Bat et Le Rat ont suggéré que je vous fasse une chronique historique, jugée plus utile pour suivre le film. Agréable lecture.

Rappel historique. – Le XVIIe siècle a mis en scène la mort : mourir devient un art. Les manuels de piété expliquent technique et méthode pour « apprendre à mourir ». Le mourant doit respecter trois obligations : mettre ses affaires en ordre par son testament, recevoir avec dévotion les derniers sacrements, résister aux dernières tentations.
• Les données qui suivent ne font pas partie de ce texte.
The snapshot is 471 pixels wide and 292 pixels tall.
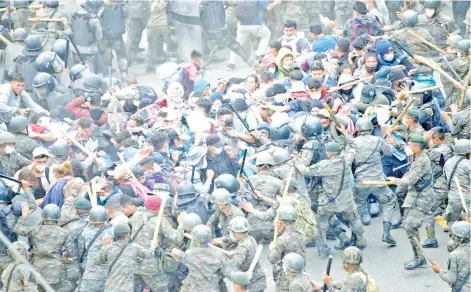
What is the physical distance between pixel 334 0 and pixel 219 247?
1129 cm

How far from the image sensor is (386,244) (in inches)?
830

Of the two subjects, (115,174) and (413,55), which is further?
(413,55)

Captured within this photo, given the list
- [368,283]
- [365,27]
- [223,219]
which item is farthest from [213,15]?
[368,283]

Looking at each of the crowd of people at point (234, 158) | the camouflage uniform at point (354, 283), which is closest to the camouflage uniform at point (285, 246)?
the crowd of people at point (234, 158)

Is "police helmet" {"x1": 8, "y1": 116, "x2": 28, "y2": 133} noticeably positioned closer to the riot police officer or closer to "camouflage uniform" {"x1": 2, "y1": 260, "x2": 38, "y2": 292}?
"camouflage uniform" {"x1": 2, "y1": 260, "x2": 38, "y2": 292}

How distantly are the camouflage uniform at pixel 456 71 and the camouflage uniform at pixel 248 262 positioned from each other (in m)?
6.28

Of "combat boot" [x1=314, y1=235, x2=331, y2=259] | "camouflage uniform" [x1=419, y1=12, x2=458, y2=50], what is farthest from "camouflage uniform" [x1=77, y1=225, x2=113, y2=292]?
"camouflage uniform" [x1=419, y1=12, x2=458, y2=50]

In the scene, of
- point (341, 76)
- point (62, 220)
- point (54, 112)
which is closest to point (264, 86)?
point (341, 76)

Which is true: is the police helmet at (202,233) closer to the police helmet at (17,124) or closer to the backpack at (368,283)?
the backpack at (368,283)

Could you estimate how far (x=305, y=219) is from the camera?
19.7 metres

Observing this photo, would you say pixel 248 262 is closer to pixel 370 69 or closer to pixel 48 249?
pixel 48 249

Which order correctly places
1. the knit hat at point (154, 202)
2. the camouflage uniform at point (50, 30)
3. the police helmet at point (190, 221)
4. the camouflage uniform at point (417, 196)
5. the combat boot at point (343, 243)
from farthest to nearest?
the camouflage uniform at point (50, 30), the combat boot at point (343, 243), the camouflage uniform at point (417, 196), the knit hat at point (154, 202), the police helmet at point (190, 221)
Plus que leurs sujets, les rois doivent être impérativement des exemples de « bonne mort » : la chronique de leur mort, rapportée et transmise à la postérité, doit rendre compte de l’héroïcité du comportement royal face à la mort. Trois vertus sont particulièrement mises en avant : la souffrance, la piété et le souci des devoirs de l’État.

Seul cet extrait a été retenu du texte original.